Era Abimael Guzmán, el pensamiento-guía. En pocos meses se convertiría en presidente Gonzalo, fundador clandestino y primer gobernante de la República Popular de Nueva Democracia.
Gonzalo pensaba tomar el poder con sucesivos zarpazos. Pero los inquilinos del Viejo Estado, desde el gobierno hasta la izquierda marxista del Congreso, hacían lo posible por ignorarlo.
De todos modos, aquel año los senderistas estaban a punto de adueñarse de Ayacucho, un empobrecido departamento de 47 mil kilómetros cuadrados en la siena central, buena parte de cuyos campesinos soportaba temperaturas bajo cero a cuatro mil metros de altura.
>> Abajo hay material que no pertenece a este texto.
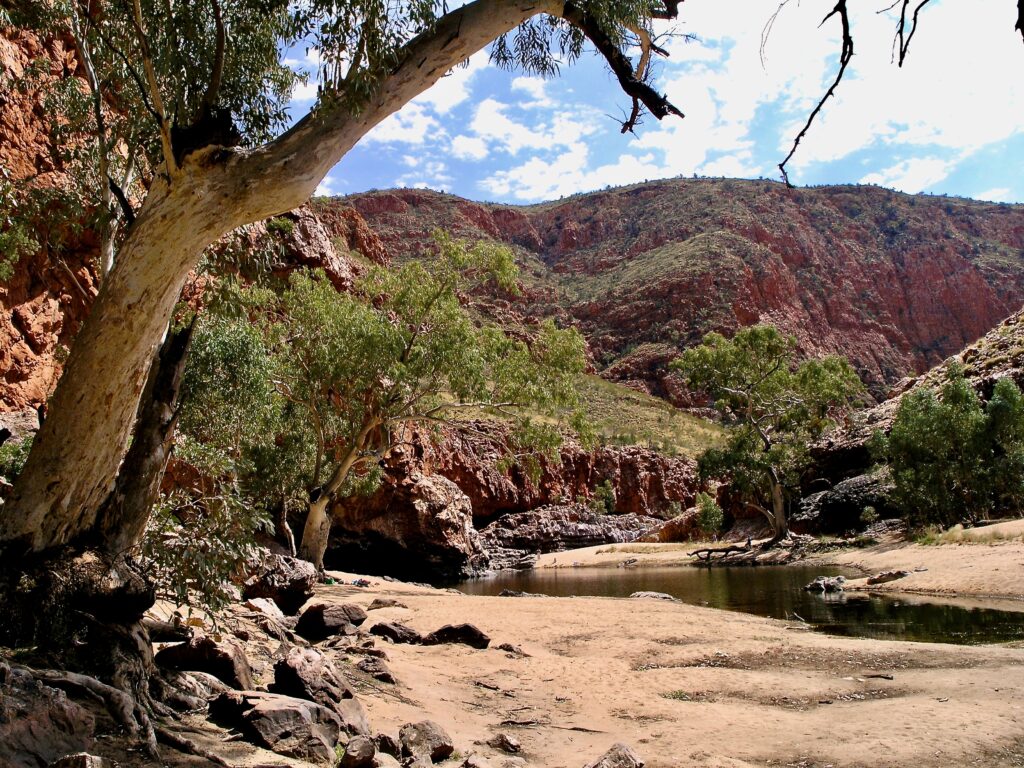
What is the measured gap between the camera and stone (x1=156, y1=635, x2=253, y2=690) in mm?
4828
La capital, Huamanga, fue invadida el 2 de marzo, cuando Sendero Luminoso asaltó la cárcel y liberó a sus militantes.
Centenares de policías estuvieron sitiados en sus locales mientras escapaban los prisioneros. El gobierno se alarmó, pero no recurrió al Ejército para combatir a quienes todavía tomaba por un puñado de sediciosos. Sólo en diciembre el presidente Fernando Belaunde cambió de posición.
Las principales autoridades de Huamanga habían sido abaleadas o asesinadas, y pelotones senderistas arrasaban como potros de Atila el campo ayacuchano. Aún no cumplía dos años la insurrección.
La decisión de poner Ayacucho bajo un comando militar no cayó de sorpresa en el complejo de noventa hectáreas conocido como Pentagonito, en el distrito de San Borja, donde funciona la Comandancia General del Ejército con sus tres comandos administrativos, nueve direcciones generales y más de cien jefaturas y subjefaturas.
Desde varios kilómetros a la redonda destaca el edificio principal, en forma de T, cuyos dos últimos pisos, el sexto y el sétimo, ocupaban entonces el comandante general y su equipo de coroneles asesores. Ellos sabían que, tarde o temprano, Belaúnde les ordenaría combatir a Sendero Luminoso, pero la organización les era desconocida.
Esta guerrilla no tenía nada que ver con la de Luis de la Puente Uceda, apoyada por Cuba y aplastada por el Ejército en 1965.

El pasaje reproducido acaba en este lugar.